PNC Economists See More Growth, Market Volatility

PITTSBURGH — What’s ahead for the U.S. economy and stocks in 2018? PNC Bank’s economists experts expect faster growth and more market volatility.

The current U.S. economic expansion may break the record for longest-ever, as it enters its ninth year in 2018, the report states.

“It may be old in years, but it’s young at heart with a lot of life left,” said Stuart Hoffman, PNC’s senior economic adviser.

Hoffman offered six reasons why “the economy has legs:”

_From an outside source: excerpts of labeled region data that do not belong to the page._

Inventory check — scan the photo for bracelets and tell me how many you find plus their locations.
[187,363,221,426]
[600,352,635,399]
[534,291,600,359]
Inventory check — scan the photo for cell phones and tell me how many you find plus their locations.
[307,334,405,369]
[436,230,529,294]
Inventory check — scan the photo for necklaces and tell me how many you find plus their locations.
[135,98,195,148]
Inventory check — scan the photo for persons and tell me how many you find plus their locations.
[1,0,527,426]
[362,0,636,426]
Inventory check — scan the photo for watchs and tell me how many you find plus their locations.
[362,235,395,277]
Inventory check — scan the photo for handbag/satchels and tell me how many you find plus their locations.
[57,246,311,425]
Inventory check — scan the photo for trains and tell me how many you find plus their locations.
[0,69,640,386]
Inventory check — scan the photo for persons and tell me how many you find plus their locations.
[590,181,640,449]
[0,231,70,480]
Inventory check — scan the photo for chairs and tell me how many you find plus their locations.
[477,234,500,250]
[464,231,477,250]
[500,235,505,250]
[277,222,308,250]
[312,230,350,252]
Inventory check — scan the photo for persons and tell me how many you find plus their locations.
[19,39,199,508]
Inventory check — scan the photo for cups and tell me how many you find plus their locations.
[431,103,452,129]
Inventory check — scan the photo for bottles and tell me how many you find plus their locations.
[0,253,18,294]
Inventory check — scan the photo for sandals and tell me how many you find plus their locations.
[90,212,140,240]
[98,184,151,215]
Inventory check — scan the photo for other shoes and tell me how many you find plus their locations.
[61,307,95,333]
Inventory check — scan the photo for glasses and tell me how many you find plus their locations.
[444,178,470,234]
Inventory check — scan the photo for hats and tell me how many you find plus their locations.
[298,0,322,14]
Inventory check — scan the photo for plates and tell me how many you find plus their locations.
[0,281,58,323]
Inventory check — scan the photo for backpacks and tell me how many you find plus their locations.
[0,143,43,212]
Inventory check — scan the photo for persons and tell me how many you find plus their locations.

  1. Stable oil prices. Today, gas prices average $2.60 a gallon, “quite tame compared to June 2008, when prices soared over $4 a gallon,” Hoffman said.
  2. Low inflation — below the Fed’s 2% target — and rising slowly to 2% over the next two years.
  3. Only very gradual Federal Reserve interest rate hikes and balance-sheet shrinkage. PNC forecasts three quarter-percentage-point hikes in 2018.
  4. Synchronized global economic growth, “the strongest we’ve seen in over a decade,” Hoffman noted.
  5. Financially strong consumers and businesses. “Companies’ balance sheets are quite healthy, and consumer debt is low relative to income,” he added.
  6. Fiscal stimulus from corporate and individual tax cuts taking effect next year.

“We expect faster economic growth and the unemployment rate to fall to under 4 percent next year,” Hoffman said. “Indeed, for the next couple of years, the U.S. economy has a lot more going for it than not.”

Stock markets: Expect more volatility in 2018

Robust stock market returns were the norm this year. In fact, the S&P 500 is up 17% from the start of 2017. And that’s been the story across the globe, too.

“Investors haven’t had a reason to get nervous this year,” said Bill Stone, chief investment strategist for PNC’s Wealth Management division. “We’ve gone much longer than normal without even a 5 percent decline in the stock market.”

Stone explains that extremely low 10-year Treasury bond yields have supported stock-buying, global economic growth has tamped down market swings, and corporate earnings — which go hand-in-hand with stock prices — are up nearly 10%.

But history tells us that a low-volatility year typically doesn’t repeat itself the next year, he cautions.

“It makes a good argument that we should expect more volatility in 2018,” Stone said. “But a very large downturn in the market doesn’t seem likely any time soon, given the low risk of recession in our view.”

Published by The Business Journal, Youngstown, Ohio.